A.S. Watson Group is the retail arm of Hong Kong-based CK Hutchison Holdings (CKHH). It operates a number of retail brands, including Watsons, Superdrug, and The Perfume Shop across Asia, Europe and the Middle East.
According to the firm’s financial figures for the first half ending June 30, revenue increased by 3% to HKD84.9bn (USD10.8bn). EBITDA and EBIT decreased by 10% and 12% respectively.
The group was impacted by the major city lockdowns in China that started in March.
“If you look back at the COVID situation, China was relatively stable in January and February this year. However, the situation rapidly deteriorated in March, resulting in the largest and most severe outbreak. Many cities across China were partially or fully locked down for weeks or even months,” said Dominic Lai, deputy managing director of CKHH and group managing director of A.S. Watsons Group.
The situation impacted A.S. Watsons gravely, with around 14% of its stores forced to close temporarily.
“At its peak, almost 600 of our stores [in China] were temporarily closed, as well as some of our warehouses, as a result, it led to a 30% footfall decline. And in terms of sales, total sales for the first six months of the year, including online sales have dropped hefty 17% year on year, thus resulting a 60% decrease in EBITDA,” said Lai.
Dampened consumer sentiment
Lai highlighted that consumer sentiment was also impacted by the COVID-19 outbreak.

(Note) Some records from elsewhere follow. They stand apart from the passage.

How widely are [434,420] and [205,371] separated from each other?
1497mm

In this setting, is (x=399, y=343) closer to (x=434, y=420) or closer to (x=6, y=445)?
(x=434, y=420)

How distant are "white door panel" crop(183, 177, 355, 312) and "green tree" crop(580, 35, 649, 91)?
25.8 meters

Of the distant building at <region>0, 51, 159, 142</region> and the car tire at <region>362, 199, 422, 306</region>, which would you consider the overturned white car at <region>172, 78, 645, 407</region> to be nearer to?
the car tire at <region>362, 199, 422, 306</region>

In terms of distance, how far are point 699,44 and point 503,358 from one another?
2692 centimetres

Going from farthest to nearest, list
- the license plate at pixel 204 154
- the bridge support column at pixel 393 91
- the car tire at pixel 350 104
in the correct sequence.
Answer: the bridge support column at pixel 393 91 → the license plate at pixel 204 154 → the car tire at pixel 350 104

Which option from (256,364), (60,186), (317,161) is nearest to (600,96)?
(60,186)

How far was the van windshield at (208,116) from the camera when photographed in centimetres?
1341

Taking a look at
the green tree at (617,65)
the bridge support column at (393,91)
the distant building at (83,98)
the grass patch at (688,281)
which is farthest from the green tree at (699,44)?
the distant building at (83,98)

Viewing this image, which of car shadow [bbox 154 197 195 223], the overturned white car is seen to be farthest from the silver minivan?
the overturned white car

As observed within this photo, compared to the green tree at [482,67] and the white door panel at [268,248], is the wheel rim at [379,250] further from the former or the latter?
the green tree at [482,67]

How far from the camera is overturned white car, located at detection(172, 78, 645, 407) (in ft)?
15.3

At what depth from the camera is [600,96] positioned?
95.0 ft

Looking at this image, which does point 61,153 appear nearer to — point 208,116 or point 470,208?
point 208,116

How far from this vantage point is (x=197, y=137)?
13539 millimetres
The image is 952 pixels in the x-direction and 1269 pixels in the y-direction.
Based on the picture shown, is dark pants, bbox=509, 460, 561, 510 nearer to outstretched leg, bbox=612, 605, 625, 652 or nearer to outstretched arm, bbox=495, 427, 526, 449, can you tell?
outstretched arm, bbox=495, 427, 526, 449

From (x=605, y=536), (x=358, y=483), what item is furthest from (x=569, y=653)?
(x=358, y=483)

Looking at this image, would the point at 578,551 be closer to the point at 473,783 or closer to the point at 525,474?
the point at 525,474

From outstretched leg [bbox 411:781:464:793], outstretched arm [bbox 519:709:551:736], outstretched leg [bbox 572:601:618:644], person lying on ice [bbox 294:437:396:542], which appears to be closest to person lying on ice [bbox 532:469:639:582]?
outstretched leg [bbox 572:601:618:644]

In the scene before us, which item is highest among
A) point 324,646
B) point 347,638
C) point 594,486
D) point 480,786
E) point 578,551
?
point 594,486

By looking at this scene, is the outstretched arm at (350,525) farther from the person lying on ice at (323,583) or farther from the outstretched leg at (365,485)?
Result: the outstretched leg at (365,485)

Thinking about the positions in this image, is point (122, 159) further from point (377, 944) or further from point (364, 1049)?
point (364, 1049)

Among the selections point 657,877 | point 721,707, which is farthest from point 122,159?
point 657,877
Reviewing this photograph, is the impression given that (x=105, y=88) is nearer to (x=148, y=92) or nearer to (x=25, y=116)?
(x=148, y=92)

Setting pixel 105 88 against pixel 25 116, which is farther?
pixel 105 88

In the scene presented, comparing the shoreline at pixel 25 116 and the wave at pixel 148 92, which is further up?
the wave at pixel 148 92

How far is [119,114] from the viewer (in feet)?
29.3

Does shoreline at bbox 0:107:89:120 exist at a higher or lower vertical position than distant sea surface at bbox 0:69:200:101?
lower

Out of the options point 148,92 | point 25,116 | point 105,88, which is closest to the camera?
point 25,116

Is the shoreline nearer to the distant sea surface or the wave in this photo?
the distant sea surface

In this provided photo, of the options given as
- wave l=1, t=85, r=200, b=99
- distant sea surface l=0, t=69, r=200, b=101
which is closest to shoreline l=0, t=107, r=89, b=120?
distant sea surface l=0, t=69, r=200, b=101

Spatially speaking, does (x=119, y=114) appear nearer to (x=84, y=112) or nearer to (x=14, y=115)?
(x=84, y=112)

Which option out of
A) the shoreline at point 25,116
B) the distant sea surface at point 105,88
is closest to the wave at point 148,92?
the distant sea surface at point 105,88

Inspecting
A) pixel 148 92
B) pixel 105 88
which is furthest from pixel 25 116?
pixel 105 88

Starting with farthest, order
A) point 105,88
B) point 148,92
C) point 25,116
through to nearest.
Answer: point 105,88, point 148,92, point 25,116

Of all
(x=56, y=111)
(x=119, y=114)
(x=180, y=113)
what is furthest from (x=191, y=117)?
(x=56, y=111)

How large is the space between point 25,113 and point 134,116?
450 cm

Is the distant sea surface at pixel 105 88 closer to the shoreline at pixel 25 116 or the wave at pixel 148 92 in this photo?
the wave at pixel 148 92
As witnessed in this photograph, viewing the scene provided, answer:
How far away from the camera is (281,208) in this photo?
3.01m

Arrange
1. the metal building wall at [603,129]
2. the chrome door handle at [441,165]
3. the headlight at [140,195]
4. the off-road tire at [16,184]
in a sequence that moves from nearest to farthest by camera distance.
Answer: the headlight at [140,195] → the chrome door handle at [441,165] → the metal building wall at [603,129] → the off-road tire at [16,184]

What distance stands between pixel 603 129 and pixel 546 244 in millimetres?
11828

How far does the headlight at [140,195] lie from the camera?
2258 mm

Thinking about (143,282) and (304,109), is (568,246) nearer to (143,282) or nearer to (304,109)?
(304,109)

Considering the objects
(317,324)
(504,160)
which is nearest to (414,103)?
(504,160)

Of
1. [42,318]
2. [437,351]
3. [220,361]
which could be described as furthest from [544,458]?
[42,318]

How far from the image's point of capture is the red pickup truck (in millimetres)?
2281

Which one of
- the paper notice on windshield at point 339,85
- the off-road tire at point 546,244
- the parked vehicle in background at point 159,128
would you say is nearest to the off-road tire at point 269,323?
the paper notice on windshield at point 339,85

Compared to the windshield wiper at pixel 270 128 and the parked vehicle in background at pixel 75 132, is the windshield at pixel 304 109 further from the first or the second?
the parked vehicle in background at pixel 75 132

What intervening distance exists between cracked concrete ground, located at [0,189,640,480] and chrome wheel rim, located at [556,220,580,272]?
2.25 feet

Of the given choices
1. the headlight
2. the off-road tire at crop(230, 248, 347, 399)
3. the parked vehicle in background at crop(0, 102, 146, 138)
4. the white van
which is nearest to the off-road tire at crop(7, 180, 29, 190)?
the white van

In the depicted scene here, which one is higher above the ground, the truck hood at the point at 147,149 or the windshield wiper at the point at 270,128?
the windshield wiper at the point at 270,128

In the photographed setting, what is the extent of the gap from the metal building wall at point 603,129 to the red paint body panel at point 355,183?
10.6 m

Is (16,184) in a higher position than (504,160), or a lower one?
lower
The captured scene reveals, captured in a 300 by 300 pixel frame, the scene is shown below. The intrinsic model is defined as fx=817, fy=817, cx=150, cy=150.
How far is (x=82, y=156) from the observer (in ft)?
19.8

“Consumer sentiment in the country was for sure affected because we see similar shopping mall traffic drops both in infected cities and in cities not impacted. Whether the city is affected or not, we see similar footfall drops in the malls. So, in our view, it is a sentiment thing as well.”
While the company expects things to improve in the next half of the year, Lai highlighted that the company still expects some challenges, including the recovery of consumer sentiment.
“We expect the second half performance to improve with the easing of movement restrictions and we have already seen some improvement after we opened Shanghai. But the condition I must say is still challenging as the recovery of consumer sentiment will take some time.”
In response to this, the company will leverage its strengths in its online + offline model and customer relations management.
When the going gets tough
Victor Li, chairman and group co-managing director of CKHH added that while the firm is facing difficulties in China, it has a competitive advantage over its competitors.
“The situation being tough in China is not a secret. It's not only affecting us it will be affecting also our competitors. But our competitors will also have additional problems of potential cash flow and morale issues. Whereas the Watsons Group in China would have the support of the whole Watsons Group with international business and also all of CKHH.
“In terms of relative competitive position, when things get tough, is actually to some extent, beneficial to our competitive advantage.”